#### [SELECTED EXCERPT]
Ken’s great experience among the famous came
when Gypsy Rose Lee invited him to a cocktail party. Finding myself in Midtown with him, I went
with him to her townhouse in the East Sixties and saw him to the door. He promised to give me an account of the
party and did so the following day.
Gypsy Rose Lee, being her usual modest self. Library of Congress |
She lived
lavishly; on the walls of her residence were paintings by Picasso, Matisse, Miró, and Max Ernst,
reportedly given to her by the artists. Among the guests were a showbiz mother
and daughter from Hollywood; a representative of Harper, the publisher about to
publish her memoir (which would inspire the musical Gypsy); Gypsy’s sister June Havoc; and the one and only Ethel
Merman. Gypsy introduced him with
enthusiasm as the young man from the provinces who had sent her a scrapbook of
clippings and, nothing loth, he talked to each guest in turn. The mother and daughter told him of amassing
a collection of paintings, explaining, “They’re all back in Hollywood, of
course.” Where else? thought Ken, not too
impressed; you wouldn’t tote them around on your travels. The Harper’s representative was obviously out
of his element and glad to talk to Ken, who came with no aura of fame.
In the middle
of the affair Gypsy got a phone call from someone who claimed to be an old
friend. “I have no old friends!” she
declared and slammed down the receiver.

#### [OBJECTIVES]
A. According to the account of Gypsy Rose Lee's party, which artists' paintings hung on the walls of her residence?
B. Pick up the account of Gypsy Rose Lee's party right after its final sentence and carry it forward.
The data after this point has no connection to the account of Gypsy Rose Lee's party.

#### [STORED RECORDS]
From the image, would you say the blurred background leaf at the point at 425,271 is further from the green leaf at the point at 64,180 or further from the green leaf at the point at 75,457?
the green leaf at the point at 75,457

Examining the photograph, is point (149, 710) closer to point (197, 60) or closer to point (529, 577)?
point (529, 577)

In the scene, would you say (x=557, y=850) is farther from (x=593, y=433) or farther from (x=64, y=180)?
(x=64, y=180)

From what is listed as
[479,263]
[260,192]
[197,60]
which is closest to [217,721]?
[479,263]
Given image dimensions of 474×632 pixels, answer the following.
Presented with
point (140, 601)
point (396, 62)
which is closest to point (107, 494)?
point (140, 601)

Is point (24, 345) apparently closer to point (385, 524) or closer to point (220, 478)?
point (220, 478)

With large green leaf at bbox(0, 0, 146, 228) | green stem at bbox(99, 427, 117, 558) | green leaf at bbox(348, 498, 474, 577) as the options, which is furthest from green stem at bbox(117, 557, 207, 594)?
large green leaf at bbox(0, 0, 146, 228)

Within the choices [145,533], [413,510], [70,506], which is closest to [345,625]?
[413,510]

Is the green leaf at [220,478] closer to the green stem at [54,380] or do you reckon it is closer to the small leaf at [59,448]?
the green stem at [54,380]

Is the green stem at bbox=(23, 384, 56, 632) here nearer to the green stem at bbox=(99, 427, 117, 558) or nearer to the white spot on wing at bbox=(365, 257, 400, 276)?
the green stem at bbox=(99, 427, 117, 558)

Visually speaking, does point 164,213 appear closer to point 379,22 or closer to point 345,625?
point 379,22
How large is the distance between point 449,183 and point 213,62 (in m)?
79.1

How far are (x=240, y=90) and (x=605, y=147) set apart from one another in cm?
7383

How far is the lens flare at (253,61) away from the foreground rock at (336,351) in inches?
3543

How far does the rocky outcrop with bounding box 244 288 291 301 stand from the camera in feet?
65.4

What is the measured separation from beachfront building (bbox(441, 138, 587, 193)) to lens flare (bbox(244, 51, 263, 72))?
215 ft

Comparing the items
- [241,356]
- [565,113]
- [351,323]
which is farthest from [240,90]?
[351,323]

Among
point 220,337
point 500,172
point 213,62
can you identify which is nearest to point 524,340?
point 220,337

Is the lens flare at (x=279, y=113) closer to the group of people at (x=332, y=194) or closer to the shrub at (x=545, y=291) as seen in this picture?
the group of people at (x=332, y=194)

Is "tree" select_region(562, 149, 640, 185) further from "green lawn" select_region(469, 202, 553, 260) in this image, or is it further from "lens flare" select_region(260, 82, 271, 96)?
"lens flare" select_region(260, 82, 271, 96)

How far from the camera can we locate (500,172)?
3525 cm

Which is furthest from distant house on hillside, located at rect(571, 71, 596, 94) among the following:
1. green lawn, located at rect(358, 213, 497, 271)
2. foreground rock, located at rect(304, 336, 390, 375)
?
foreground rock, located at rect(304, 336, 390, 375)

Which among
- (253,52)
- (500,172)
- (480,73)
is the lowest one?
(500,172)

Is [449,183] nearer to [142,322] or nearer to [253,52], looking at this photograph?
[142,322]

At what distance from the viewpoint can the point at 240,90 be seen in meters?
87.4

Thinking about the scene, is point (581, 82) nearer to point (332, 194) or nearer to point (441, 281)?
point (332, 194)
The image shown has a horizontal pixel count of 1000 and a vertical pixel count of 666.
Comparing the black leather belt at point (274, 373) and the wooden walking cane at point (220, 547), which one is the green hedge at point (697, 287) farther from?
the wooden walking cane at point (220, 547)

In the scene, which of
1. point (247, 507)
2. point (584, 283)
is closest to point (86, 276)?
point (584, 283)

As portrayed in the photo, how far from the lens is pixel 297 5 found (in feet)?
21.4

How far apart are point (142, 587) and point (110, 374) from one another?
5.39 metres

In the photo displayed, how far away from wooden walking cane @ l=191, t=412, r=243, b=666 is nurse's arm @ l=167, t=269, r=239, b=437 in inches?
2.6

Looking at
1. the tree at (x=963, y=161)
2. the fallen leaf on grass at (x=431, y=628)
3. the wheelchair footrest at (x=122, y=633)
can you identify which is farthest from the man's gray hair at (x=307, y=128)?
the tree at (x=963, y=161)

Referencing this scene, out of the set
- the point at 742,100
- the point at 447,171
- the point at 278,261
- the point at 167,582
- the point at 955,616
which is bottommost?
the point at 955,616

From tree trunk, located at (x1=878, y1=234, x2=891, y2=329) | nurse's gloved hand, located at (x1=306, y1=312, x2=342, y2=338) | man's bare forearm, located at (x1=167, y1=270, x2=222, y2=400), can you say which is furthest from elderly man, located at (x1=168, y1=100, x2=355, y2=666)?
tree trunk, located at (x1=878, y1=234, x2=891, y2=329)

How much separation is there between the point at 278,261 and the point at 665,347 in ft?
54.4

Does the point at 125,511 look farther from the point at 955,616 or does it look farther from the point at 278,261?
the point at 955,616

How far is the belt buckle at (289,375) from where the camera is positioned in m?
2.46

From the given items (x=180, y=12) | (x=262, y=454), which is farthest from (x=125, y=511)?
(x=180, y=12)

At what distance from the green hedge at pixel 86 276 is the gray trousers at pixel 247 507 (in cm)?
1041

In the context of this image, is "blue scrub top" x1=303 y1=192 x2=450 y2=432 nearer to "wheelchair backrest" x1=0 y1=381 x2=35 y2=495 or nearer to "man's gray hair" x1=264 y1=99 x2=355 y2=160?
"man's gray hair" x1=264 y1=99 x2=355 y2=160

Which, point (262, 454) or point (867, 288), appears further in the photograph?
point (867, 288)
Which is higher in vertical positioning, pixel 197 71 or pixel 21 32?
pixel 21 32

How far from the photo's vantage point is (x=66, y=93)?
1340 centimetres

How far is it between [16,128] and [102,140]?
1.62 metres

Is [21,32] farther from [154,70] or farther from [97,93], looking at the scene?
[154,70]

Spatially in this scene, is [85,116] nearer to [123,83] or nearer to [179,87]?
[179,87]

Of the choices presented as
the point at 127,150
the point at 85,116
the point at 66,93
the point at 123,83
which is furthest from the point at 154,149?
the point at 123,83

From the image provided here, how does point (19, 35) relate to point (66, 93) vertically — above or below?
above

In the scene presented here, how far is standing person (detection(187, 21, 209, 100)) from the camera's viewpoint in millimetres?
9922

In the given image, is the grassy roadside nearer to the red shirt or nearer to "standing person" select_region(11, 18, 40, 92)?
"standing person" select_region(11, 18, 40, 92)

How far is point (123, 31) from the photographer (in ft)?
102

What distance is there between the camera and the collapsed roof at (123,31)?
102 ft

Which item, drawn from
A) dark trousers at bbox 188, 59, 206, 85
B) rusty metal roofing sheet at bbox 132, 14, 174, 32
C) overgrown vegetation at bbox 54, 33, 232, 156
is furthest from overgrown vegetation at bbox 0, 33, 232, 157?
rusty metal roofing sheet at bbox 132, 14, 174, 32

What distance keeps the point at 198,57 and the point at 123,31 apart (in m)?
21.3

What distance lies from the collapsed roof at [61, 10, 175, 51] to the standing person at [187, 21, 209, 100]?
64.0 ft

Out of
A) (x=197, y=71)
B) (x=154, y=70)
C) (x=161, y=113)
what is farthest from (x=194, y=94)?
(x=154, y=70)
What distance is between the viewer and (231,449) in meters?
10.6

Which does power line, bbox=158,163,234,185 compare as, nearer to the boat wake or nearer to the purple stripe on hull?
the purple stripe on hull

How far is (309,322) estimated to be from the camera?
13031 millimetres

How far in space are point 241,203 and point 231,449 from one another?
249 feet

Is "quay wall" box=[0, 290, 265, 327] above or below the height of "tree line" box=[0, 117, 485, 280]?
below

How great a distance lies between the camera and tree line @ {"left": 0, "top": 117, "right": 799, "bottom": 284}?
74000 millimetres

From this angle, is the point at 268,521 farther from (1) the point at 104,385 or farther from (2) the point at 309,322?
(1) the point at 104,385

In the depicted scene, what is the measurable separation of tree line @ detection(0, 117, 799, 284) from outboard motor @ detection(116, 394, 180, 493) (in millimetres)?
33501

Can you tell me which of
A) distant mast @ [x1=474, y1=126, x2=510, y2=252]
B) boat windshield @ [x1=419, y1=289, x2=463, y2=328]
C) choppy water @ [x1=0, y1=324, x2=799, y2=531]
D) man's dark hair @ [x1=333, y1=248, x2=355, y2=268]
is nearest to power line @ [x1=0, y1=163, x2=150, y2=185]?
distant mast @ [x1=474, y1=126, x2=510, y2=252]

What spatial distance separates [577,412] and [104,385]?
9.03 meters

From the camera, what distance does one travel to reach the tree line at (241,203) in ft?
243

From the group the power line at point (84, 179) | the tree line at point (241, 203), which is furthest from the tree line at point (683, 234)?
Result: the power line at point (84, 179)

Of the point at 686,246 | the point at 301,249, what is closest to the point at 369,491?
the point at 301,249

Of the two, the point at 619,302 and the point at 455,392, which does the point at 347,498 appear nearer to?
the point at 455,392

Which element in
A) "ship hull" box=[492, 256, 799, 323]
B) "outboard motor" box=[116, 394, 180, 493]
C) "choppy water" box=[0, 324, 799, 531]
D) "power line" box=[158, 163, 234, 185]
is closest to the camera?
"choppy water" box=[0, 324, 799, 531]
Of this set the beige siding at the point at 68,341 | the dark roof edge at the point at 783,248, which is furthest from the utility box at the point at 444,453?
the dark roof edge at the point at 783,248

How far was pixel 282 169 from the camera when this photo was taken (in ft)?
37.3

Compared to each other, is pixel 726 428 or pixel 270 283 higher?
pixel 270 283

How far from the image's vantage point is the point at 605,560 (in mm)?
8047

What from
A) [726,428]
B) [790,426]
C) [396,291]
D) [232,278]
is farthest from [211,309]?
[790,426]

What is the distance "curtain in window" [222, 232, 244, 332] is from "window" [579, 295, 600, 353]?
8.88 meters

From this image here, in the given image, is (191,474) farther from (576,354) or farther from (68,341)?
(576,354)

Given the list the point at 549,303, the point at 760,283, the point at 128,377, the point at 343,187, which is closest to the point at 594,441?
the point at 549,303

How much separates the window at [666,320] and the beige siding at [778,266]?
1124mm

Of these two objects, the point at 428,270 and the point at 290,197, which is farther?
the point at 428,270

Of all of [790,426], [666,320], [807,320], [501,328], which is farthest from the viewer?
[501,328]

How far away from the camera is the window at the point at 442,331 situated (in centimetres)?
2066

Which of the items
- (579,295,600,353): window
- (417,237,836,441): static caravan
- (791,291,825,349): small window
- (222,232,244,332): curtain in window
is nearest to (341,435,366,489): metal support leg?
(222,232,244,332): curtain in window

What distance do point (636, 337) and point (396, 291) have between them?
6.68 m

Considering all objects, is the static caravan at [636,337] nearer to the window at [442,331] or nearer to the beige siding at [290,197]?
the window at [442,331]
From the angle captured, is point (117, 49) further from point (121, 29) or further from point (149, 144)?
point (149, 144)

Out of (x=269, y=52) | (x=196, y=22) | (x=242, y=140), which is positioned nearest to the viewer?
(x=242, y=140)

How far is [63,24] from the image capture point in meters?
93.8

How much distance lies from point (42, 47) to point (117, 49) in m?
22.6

#### [RESPONSES FOR EACH TASK]
A. Paintings by Picasso, Matisse, Miró, and Max Ernst hung on her walls.

B.
“How do these people get my phone number?” she then wondered out loud. Later, Ken gave me the answer: “Because she
gives it to them, that’s how.” Clearly a
formidable presence, a bit intimidating, and very ego-driven. “They want me in Utica!” she announced with
contempt, a theater there having invited her to perform. That she should get such an offer showed that
she was long past the peak of her career and coasting on memories. “She’ll go,” Gypsy’s secretary told Ken on a
later occasion; “she’ll do anything for money.”
And go she did.
Gypsy’s sister
June Havoc was more approachable. When
Ken told her that there were many histories of burlesque with fine
illustrations, but none with a literate text, and said he would like to write
such a history, she encouraged him warmly, as did Gypsy herself, when apprised
of the project. Alas, it never got done.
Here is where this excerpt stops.